> _Entries supplied_:
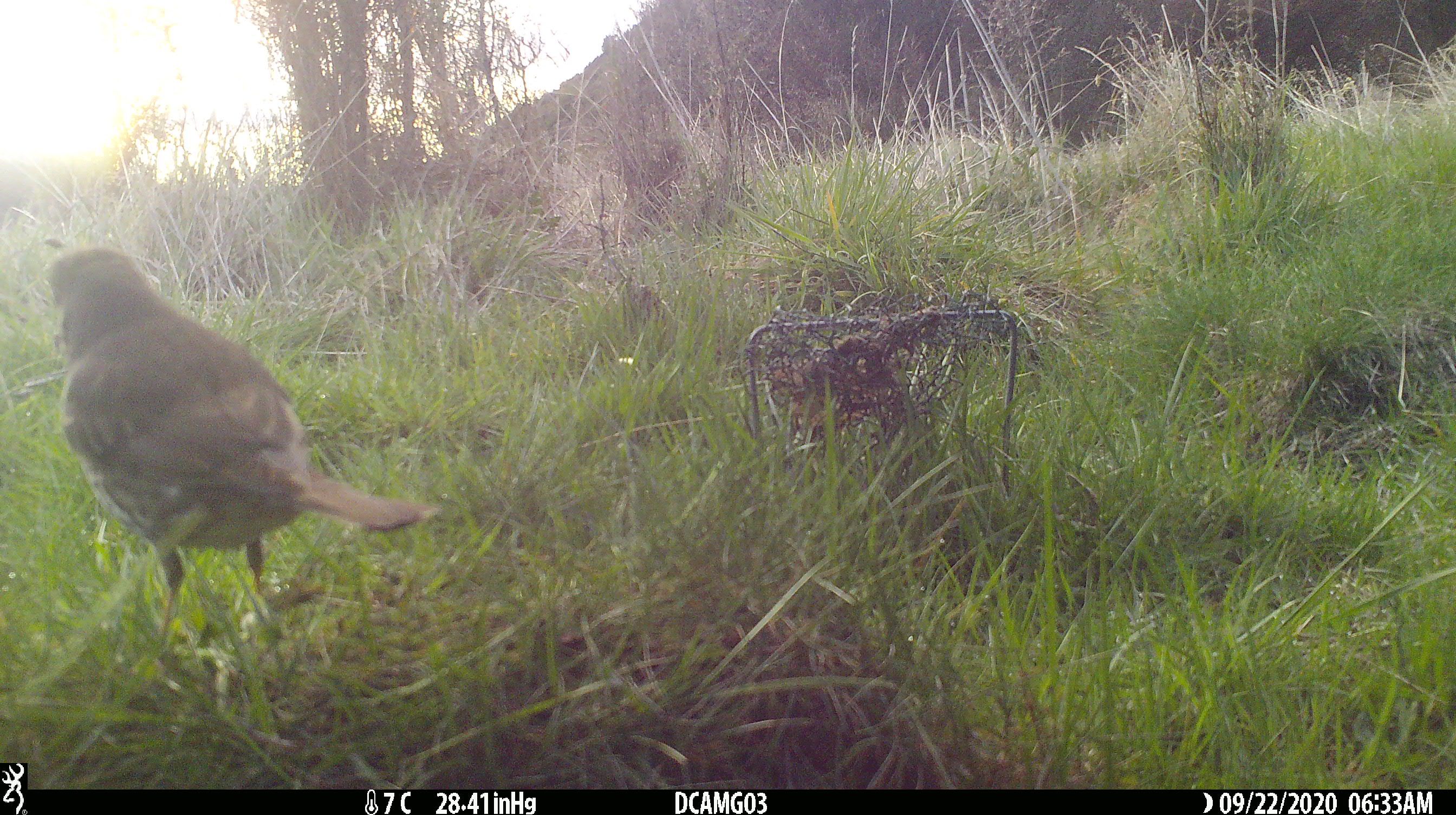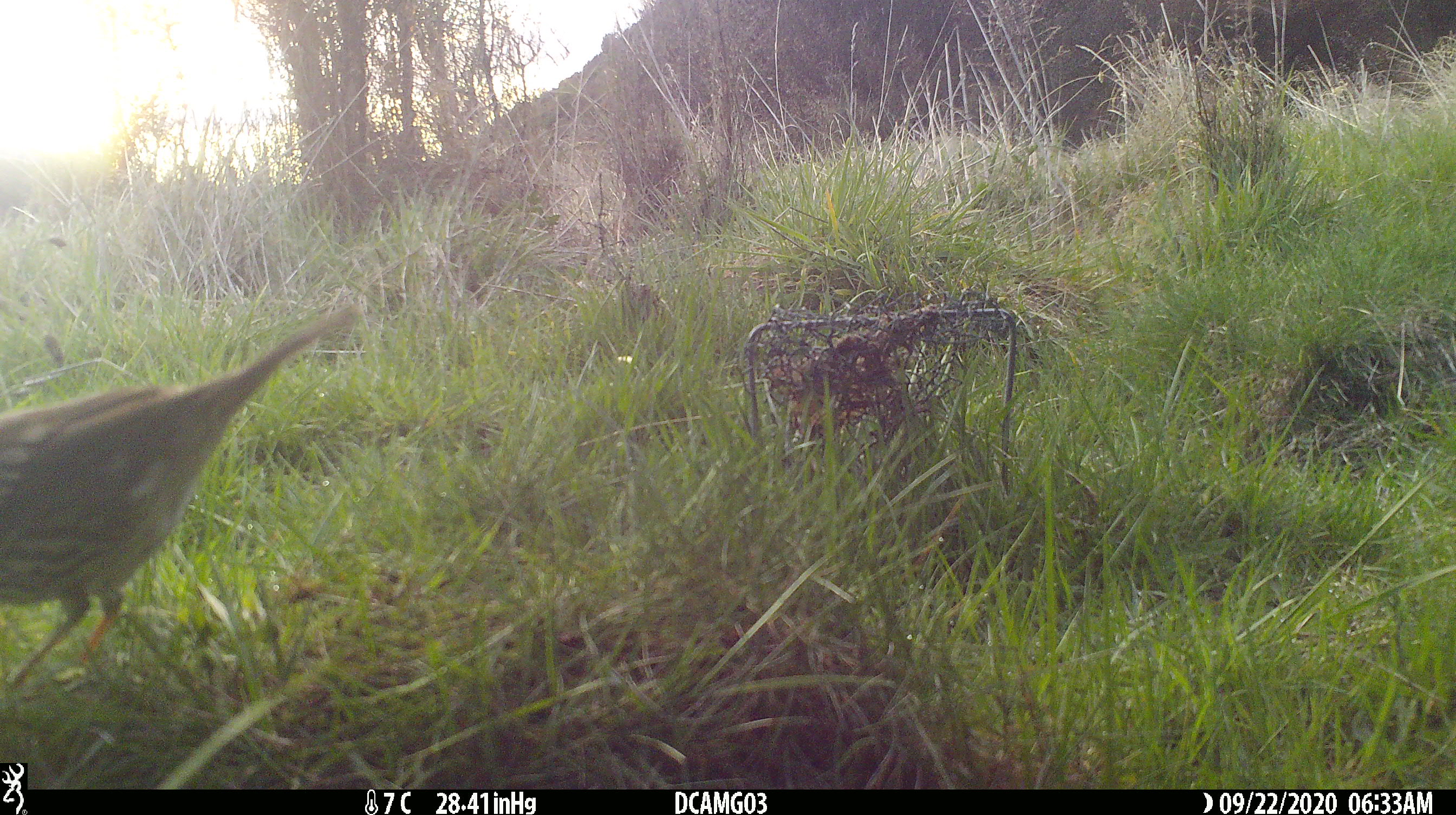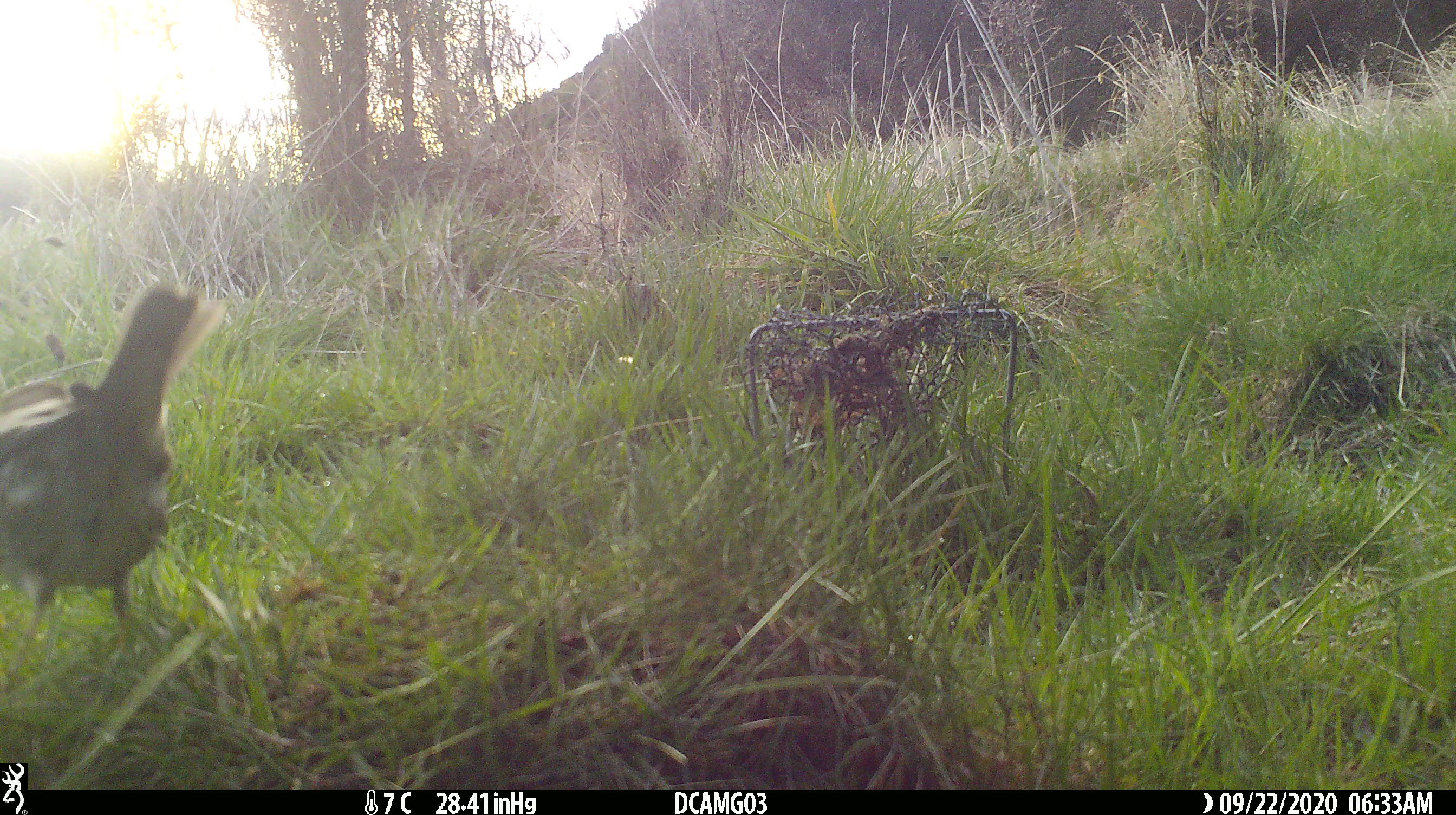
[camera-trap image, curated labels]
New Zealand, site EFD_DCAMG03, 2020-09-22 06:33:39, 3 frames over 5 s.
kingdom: Animalia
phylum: Chordata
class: Aves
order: Passeriformes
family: Turdidae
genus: Turdus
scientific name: Turdus philomelos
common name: song thrush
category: thrush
Thrush (song thrush) (Turdus philomelos).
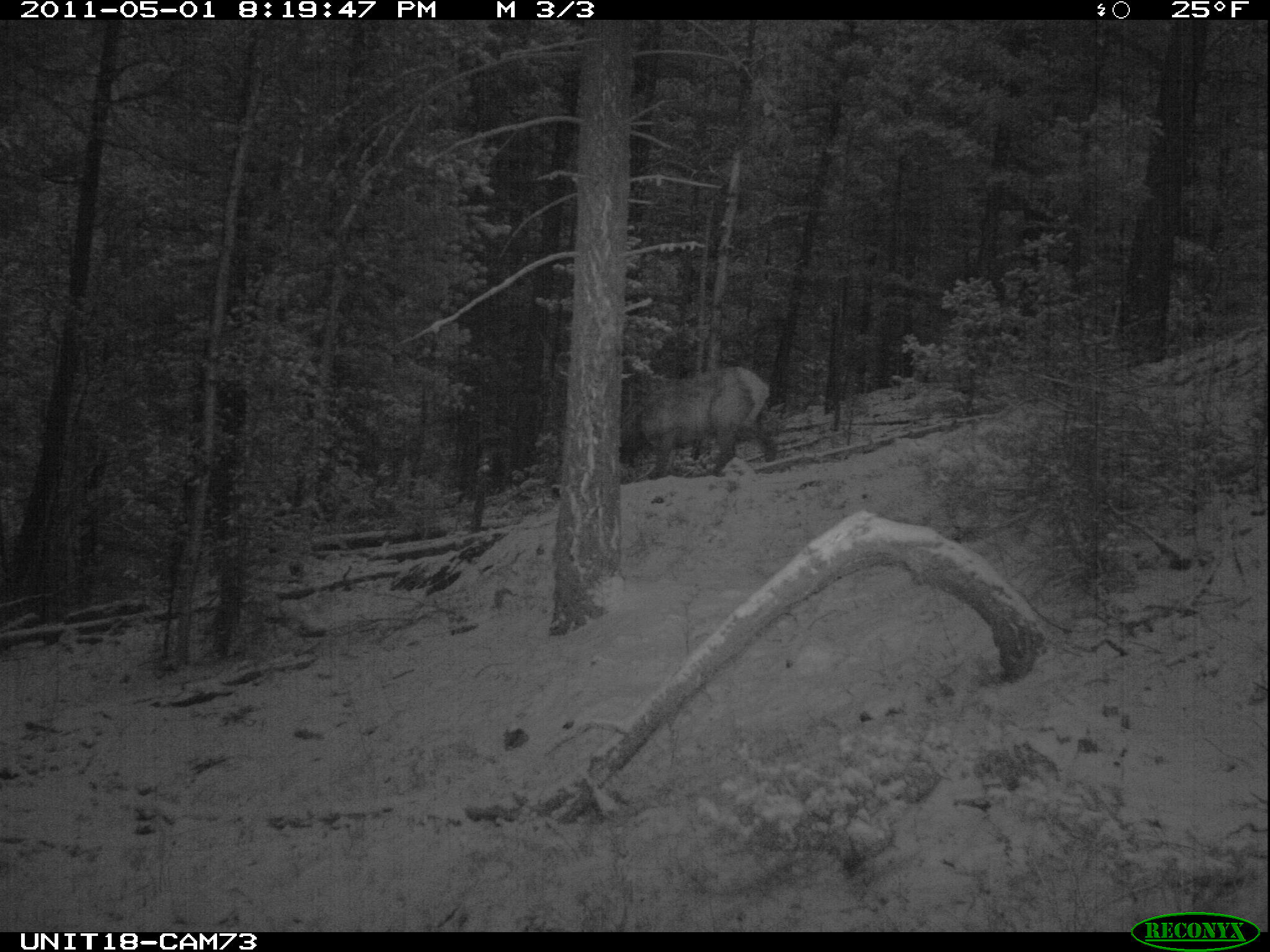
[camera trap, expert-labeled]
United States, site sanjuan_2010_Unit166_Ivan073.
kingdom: Animalia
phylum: Chordata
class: Mammalia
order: Artiodactyla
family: Cervidae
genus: Cervus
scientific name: Cervus elaphus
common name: red deer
Cervus elaphus (red deer).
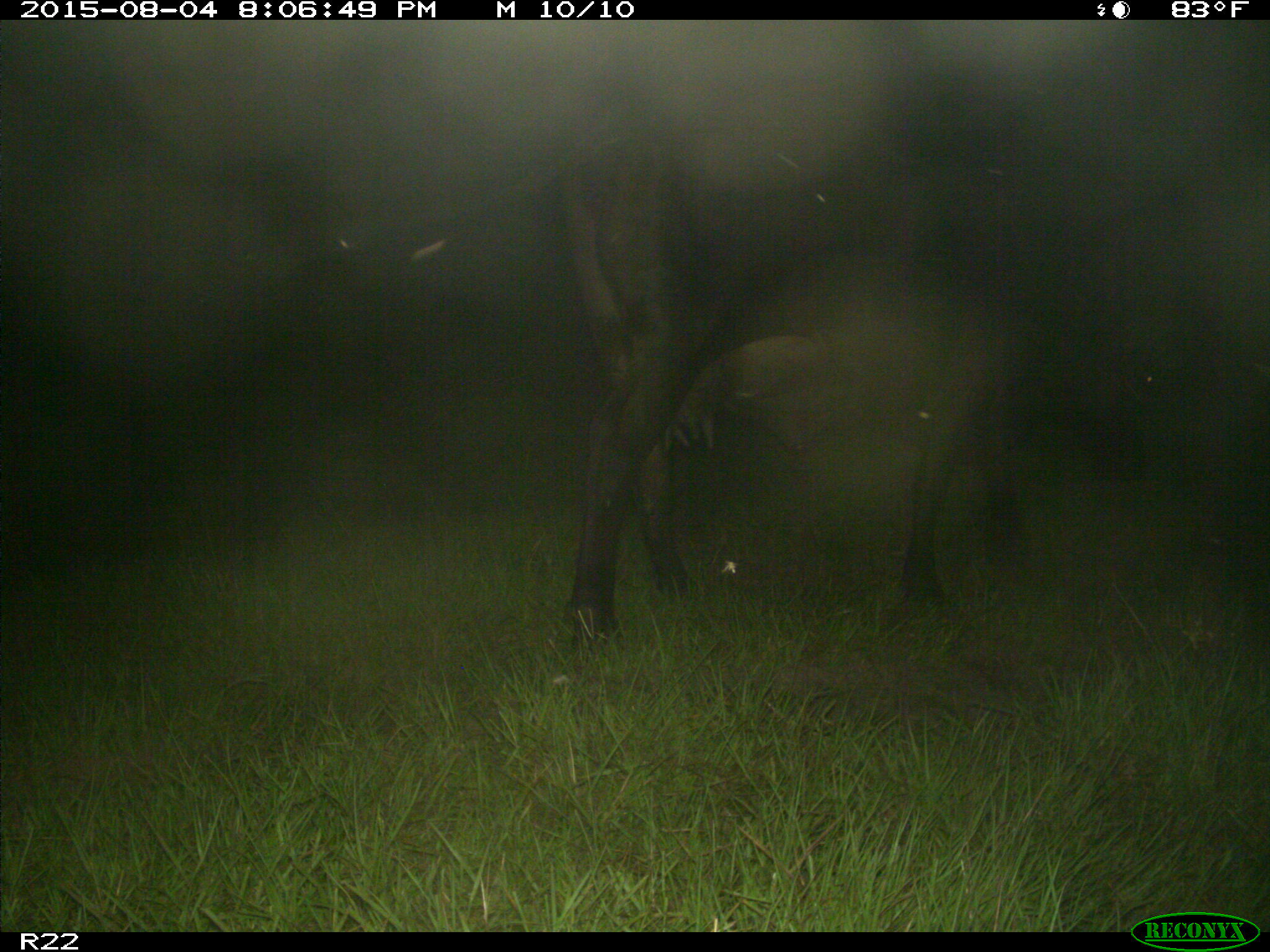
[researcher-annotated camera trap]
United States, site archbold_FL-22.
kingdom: Animalia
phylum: Chordata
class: Mammalia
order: Artiodactyla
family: Bovidae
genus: Bos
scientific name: Bos taurus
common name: domestic cow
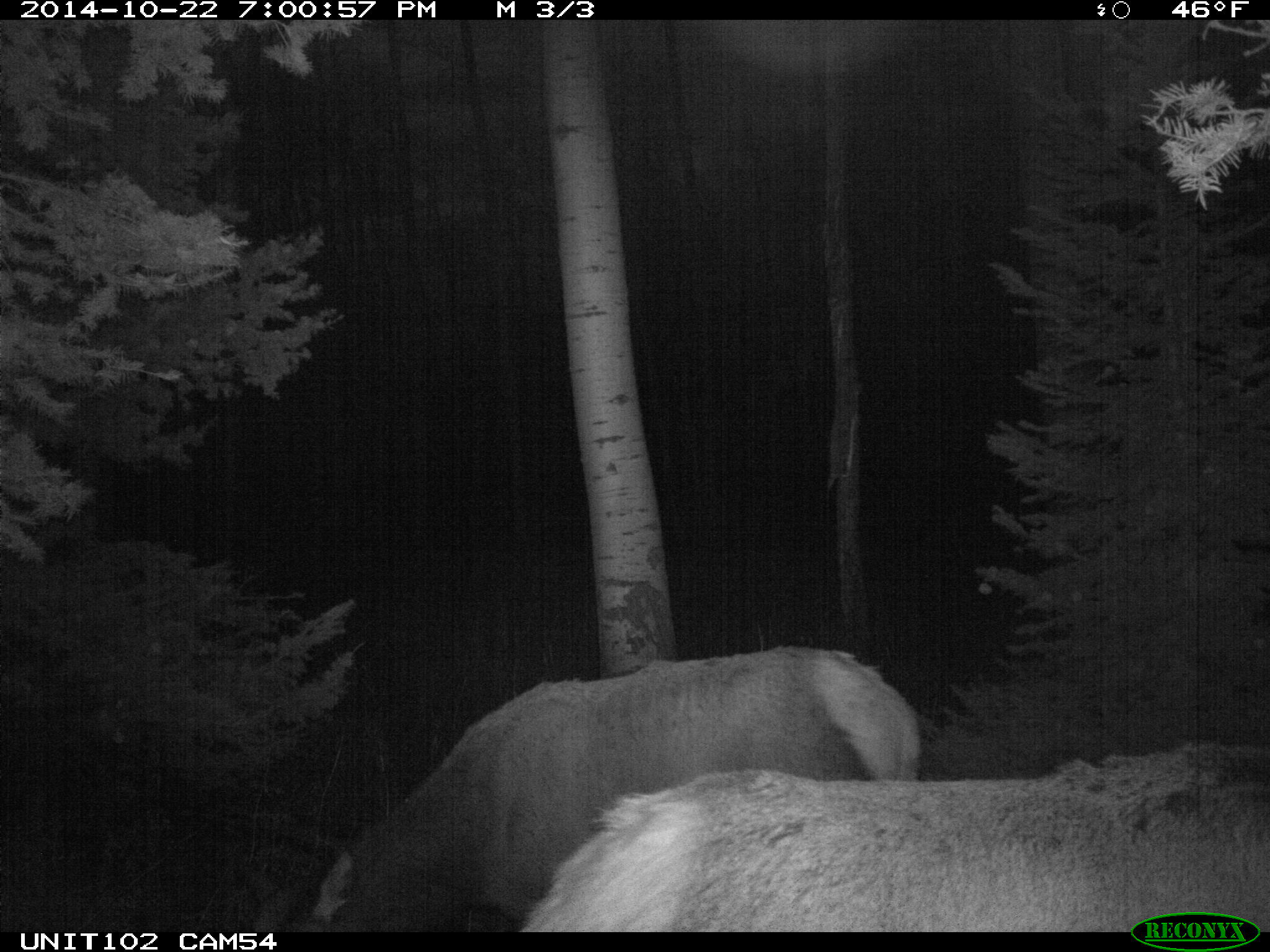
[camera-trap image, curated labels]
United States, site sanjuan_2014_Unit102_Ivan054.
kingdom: Animalia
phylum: Chordata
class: Mammalia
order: Artiodactyla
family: Cervidae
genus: Cervus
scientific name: Cervus elaphus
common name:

> _Exercise aim_:
An exact printout of the entries is wanted, covering the first line through the line holding "common name: domestic cow", with pictures kept out of it.

> _Expected output_:
[camera-trap image, curated labels]
New Zealand, site EFD_DCAMG03, 2020-09-22 06:33:39, 3 frames over 5 s.
kingdom: Animalia
phylum: Chordata
class: Aves
order: Passeriformes
family: Turdidae
genus: Turdus
scientific name: Turdus philomelos
common name: song thrush
category: thrush
Thrush (song thrush) (Turdus philomelos).
[camera trap, expert-labeled]
United States, site sanjuan_2010_Unit166_Ivan073.
kingdom: Animalia
phylum: Chordata
class: Mammalia
order: Artiodactyla
family: Cervidae
genus: Cervus
scientific name: Cervus elaphus
common name: red deer
Cervus elaphus (red deer).
[researcher-annotated camera trap]
United States, site archbold_FL-22.
kingdom: Animalia
phylum: Chordata
class: Mammalia
order: Artiodactyla
family: Bovidae
genus: Bos
scientific name: Bos taurus
common name: domestic cow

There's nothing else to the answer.